● **TASK REQUIREMENTS**: Can all of these lines be returned exactly?

● **RECORDS FOR THE TASK**:
— START —

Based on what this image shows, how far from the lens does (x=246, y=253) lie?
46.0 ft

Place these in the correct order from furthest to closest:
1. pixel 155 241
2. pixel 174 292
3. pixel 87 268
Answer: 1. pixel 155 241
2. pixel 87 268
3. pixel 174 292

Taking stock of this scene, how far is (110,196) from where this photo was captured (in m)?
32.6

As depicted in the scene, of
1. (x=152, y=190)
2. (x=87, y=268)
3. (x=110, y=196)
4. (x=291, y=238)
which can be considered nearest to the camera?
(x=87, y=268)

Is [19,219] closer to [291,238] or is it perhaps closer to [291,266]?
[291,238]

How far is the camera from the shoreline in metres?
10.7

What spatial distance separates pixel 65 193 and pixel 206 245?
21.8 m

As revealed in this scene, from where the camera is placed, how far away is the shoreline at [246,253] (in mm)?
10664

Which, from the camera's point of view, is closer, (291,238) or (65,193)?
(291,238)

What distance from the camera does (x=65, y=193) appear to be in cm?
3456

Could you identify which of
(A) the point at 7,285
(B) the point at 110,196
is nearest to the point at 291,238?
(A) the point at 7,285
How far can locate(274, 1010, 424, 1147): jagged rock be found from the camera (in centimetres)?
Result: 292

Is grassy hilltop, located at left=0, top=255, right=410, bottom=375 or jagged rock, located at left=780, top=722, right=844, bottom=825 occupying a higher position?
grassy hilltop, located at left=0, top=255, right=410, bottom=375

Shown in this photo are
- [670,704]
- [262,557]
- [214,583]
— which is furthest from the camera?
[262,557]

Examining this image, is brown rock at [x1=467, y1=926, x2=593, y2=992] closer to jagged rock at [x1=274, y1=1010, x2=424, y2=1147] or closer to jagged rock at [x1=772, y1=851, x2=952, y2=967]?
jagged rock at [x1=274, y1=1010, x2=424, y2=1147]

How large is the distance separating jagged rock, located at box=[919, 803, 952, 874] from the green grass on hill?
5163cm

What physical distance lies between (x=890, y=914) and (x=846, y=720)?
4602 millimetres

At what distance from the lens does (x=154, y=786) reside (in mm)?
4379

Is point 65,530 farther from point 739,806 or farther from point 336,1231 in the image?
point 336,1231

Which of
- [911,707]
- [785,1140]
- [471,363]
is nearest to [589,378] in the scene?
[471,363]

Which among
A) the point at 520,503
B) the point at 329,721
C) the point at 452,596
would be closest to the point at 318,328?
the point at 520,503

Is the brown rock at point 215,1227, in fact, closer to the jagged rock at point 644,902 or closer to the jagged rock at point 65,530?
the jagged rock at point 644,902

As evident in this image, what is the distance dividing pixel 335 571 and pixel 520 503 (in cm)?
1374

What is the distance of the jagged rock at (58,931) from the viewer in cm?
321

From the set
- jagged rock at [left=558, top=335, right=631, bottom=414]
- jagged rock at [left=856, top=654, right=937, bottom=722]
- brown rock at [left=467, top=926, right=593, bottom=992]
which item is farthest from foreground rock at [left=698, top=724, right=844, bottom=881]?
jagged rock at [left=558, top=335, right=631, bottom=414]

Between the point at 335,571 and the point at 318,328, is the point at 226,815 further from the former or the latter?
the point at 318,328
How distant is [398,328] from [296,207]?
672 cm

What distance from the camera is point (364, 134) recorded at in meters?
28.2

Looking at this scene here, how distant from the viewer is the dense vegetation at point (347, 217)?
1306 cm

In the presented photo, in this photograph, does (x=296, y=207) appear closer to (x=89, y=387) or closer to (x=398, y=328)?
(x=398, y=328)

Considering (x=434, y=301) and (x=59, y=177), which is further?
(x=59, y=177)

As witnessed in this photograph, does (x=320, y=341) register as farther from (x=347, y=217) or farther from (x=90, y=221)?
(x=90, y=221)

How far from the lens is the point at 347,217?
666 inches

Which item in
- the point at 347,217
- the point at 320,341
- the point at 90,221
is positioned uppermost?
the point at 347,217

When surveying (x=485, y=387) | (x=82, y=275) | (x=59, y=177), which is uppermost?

— END —

● **COMPLETED EXERCISE**:
Based on what this image shows, how far from the lens does (x=246, y=253) lie?
46.0 ft

Place these in the correct order from furthest to closest:
1. pixel 155 241
2. pixel 174 292
3. pixel 87 268
Answer: 1. pixel 155 241
2. pixel 87 268
3. pixel 174 292

Taking stock of this scene, how far is (110,196) from where this photo was captured (in m)?
32.6

As depicted in the scene, of
1. (x=152, y=190)
2. (x=87, y=268)
3. (x=110, y=196)
4. (x=291, y=238)
which can be considered nearest to the camera?
(x=87, y=268)

Is [19,219] closer to [291,238] or is it perhaps closer to [291,266]?
[291,238]

How far is the camera from the shoreline in metres?
10.7

What spatial distance separates pixel 65 193 and pixel 206 245?
21.8 m

As revealed in this scene, from where the camera is placed, how far away is the shoreline at [246,253] (in mm)?
10664

Which, from the camera's point of view, is closer, (291,238) or (65,193)?
(291,238)

What distance from the camera does (x=65, y=193) appear to be in cm?
3456

Could you identify which of
(A) the point at 7,285
(B) the point at 110,196
is nearest to the point at 291,238?
(A) the point at 7,285
How far can locate(274, 1010, 424, 1147): jagged rock be found from the camera (in centimetres)?
Result: 292

Is grassy hilltop, located at left=0, top=255, right=410, bottom=375 or jagged rock, located at left=780, top=722, right=844, bottom=825 occupying a higher position?
grassy hilltop, located at left=0, top=255, right=410, bottom=375

Shown in this photo are
- [670,704]
- [262,557]
- [214,583]
— which is furthest from the camera?
[262,557]

Examining this image, is brown rock at [x1=467, y1=926, x2=593, y2=992] closer to jagged rock at [x1=274, y1=1010, x2=424, y2=1147] or closer to jagged rock at [x1=772, y1=851, x2=952, y2=967]?
jagged rock at [x1=274, y1=1010, x2=424, y2=1147]

How large is the distance separating jagged rock, located at box=[919, 803, 952, 874] from the green grass on hill?
5163cm

What physical distance lies between (x=890, y=914) and (x=846, y=720)?
4602 millimetres

At what distance from the lens does (x=154, y=786) reside (in mm)?
4379

Is point 65,530 farther from point 739,806 or farther from point 336,1231 in the image?
point 336,1231

Which of
- [911,707]
- [785,1140]
- [471,363]
is nearest to [589,378] in the scene?
[471,363]

Which among
A) the point at 520,503
B) the point at 329,721
C) the point at 452,596
would be closest to the point at 318,328?
the point at 520,503

Is the brown rock at point 215,1227, in fact, closer to the jagged rock at point 644,902 or closer to the jagged rock at point 65,530?
the jagged rock at point 644,902

As evident in this image, what is the distance dividing pixel 335 571 and pixel 520 503 (in cm)?
1374

What is the distance of the jagged rock at (58,931) from the viewer in cm?
321

From the set
- jagged rock at [left=558, top=335, right=631, bottom=414]
- jagged rock at [left=856, top=654, right=937, bottom=722]
- brown rock at [left=467, top=926, right=593, bottom=992]
which item is farthest from foreground rock at [left=698, top=724, right=844, bottom=881]?
jagged rock at [left=558, top=335, right=631, bottom=414]

Between the point at 335,571 and the point at 318,328, is the point at 226,815 further from the former or the latter?
the point at 318,328
How distant is [398,328] from [296,207]?
672 cm

What distance from the camera is point (364, 134) recorded at in meters?
28.2

Looking at this scene here, how distant from the viewer is the dense vegetation at point (347, 217)?
1306 cm

In the presented photo, in this photograph, does (x=296, y=207) appear closer to (x=89, y=387) or closer to (x=398, y=328)?
(x=398, y=328)

Considering (x=434, y=301) and (x=59, y=177), which is further?
(x=59, y=177)

As witnessed in this photograph, does (x=320, y=341) register as farther from (x=347, y=217) or farther from (x=90, y=221)?
(x=90, y=221)

How far from the lens is the point at 347,217?
666 inches

Which item in
- the point at 347,217
- the point at 320,341
- the point at 90,221
is positioned uppermost?
the point at 347,217

When surveying (x=485, y=387) | (x=82, y=275) | (x=59, y=177), which is uppermost?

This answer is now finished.